**Data to use**
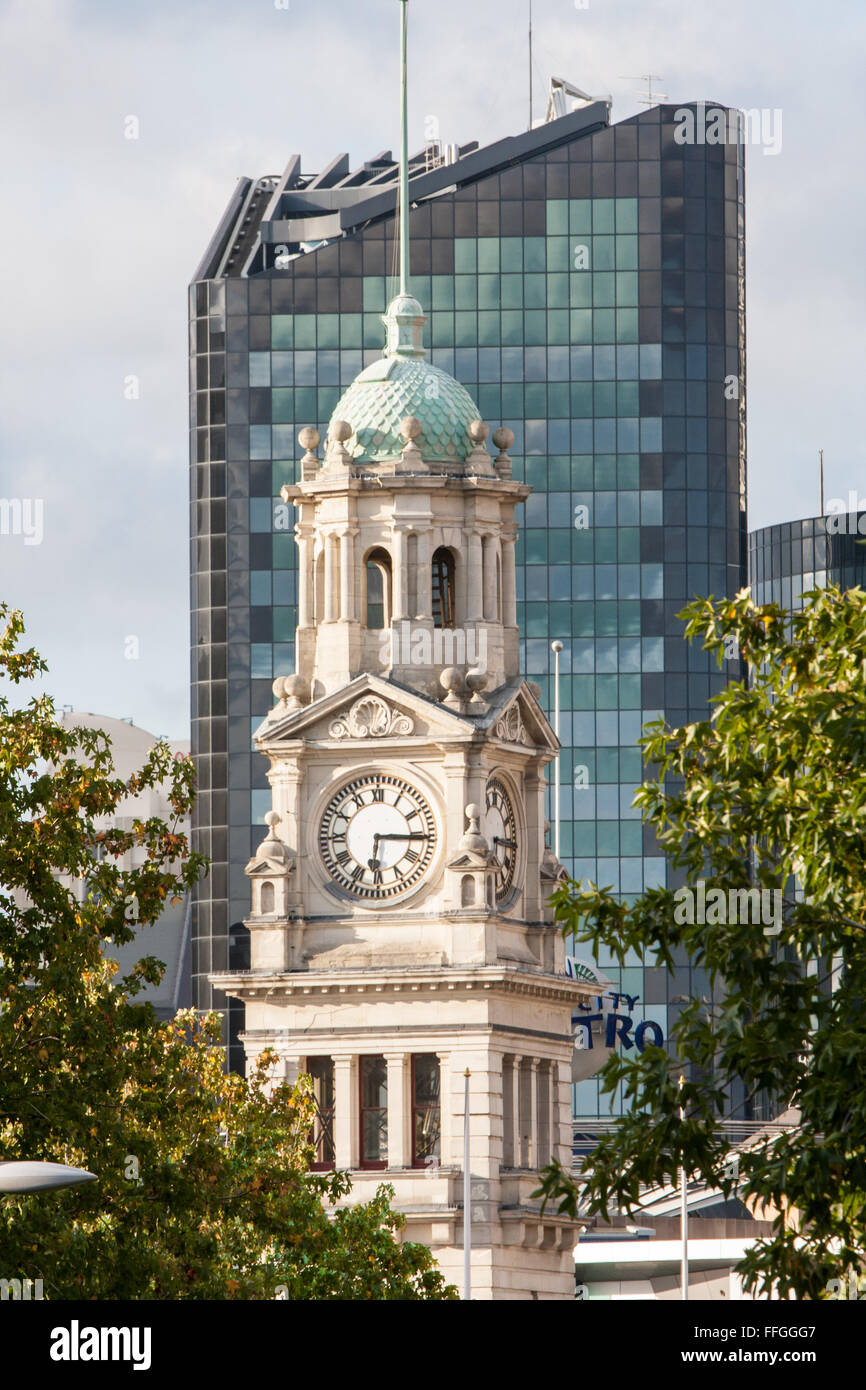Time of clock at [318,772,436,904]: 6:15
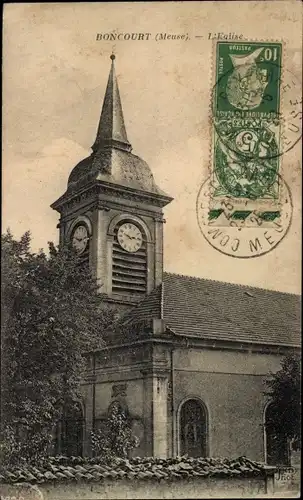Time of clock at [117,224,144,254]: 2:48
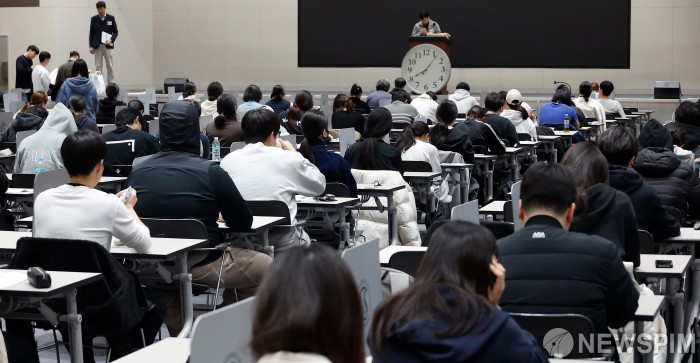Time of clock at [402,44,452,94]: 8:06
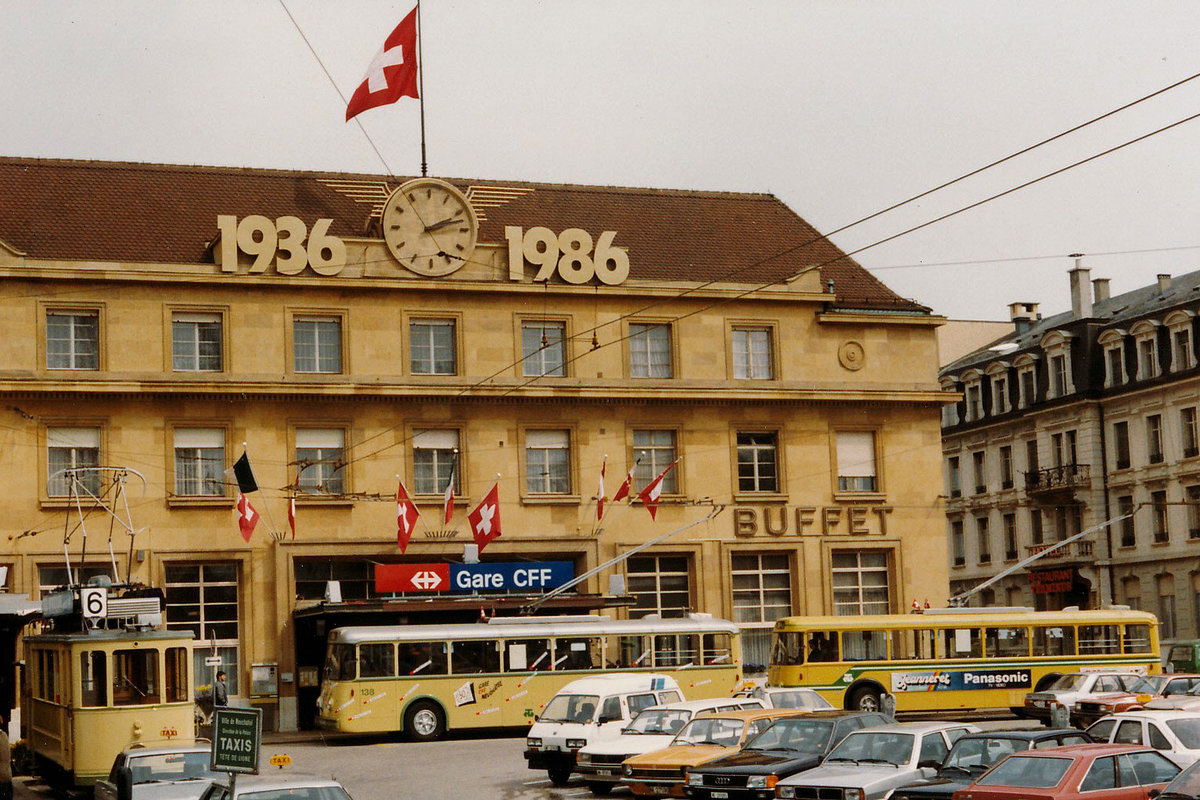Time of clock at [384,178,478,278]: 2:12
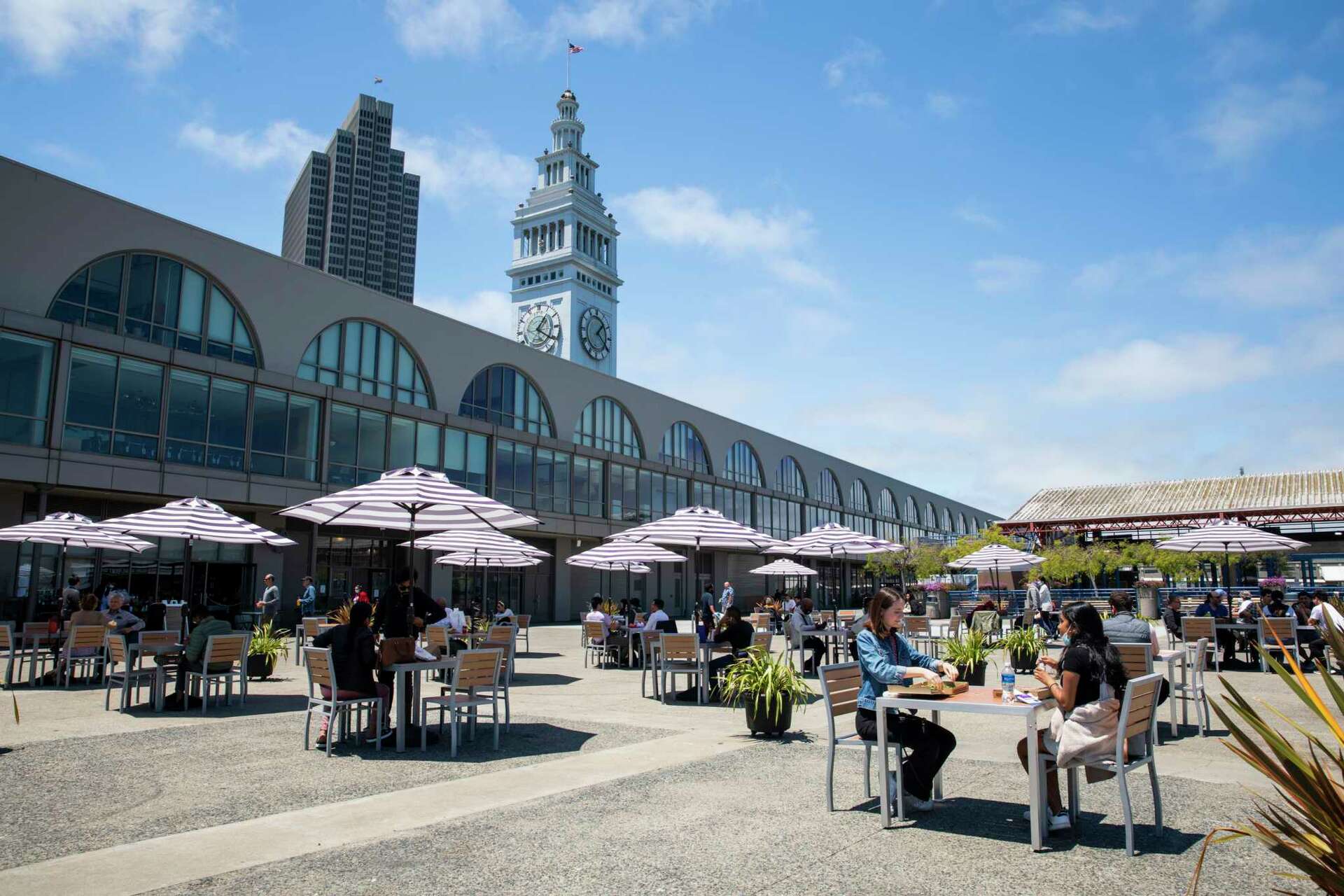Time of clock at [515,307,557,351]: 1:20
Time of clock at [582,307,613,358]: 1:20
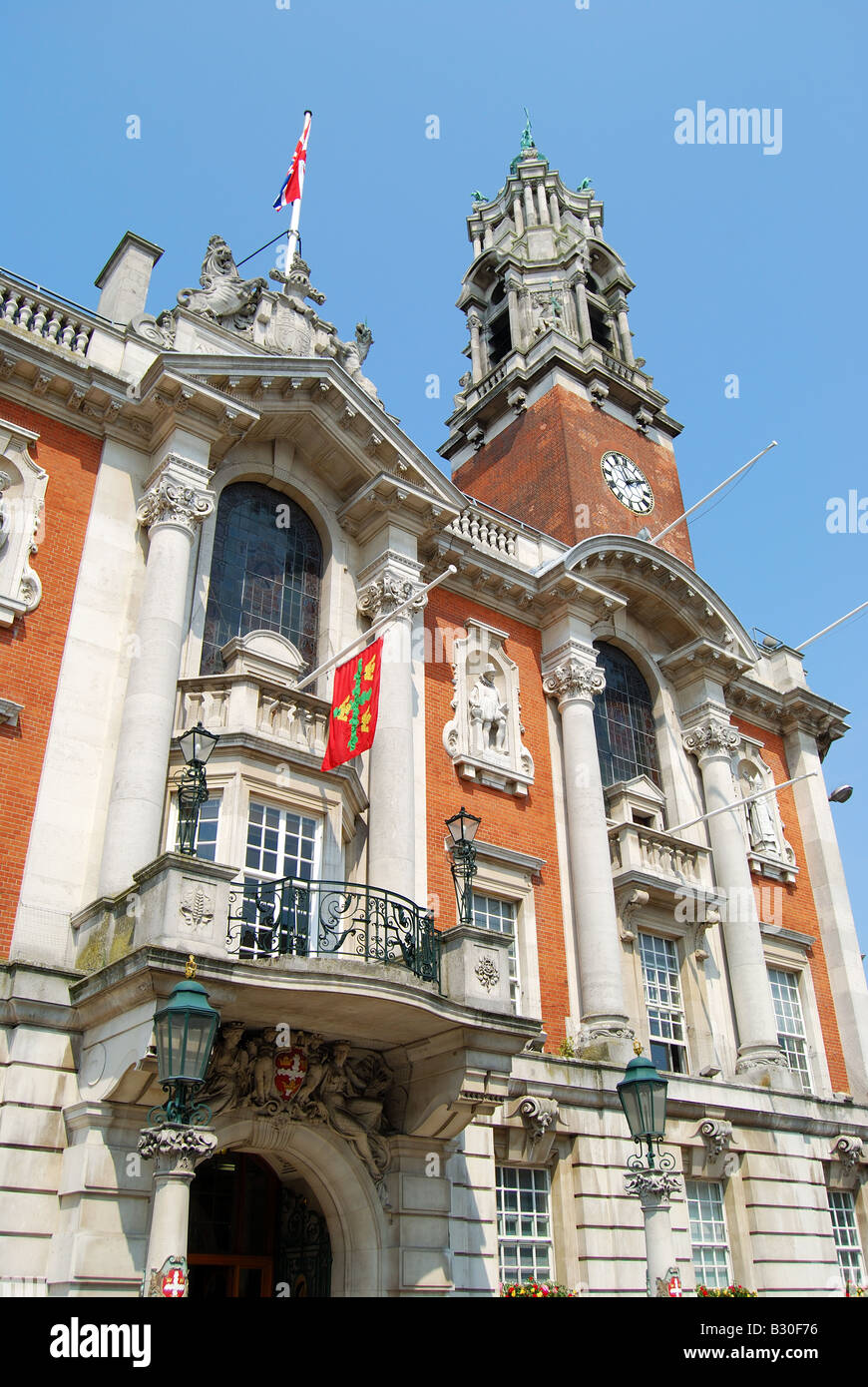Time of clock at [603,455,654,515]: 1:56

**Exercise**
Please write out each of the rows above word for word, leaving the pictures out.

**Completed exercise**
Time of clock at [318,772,436,904]: 6:15
Time of clock at [117,224,144,254]: 2:48
Time of clock at [402,44,452,94]: 8:06
Time of clock at [384,178,478,278]: 2:12
Time of clock at [515,307,557,351]: 1:20
Time of clock at [582,307,613,358]: 1:20
Time of clock at [603,455,654,515]: 1:56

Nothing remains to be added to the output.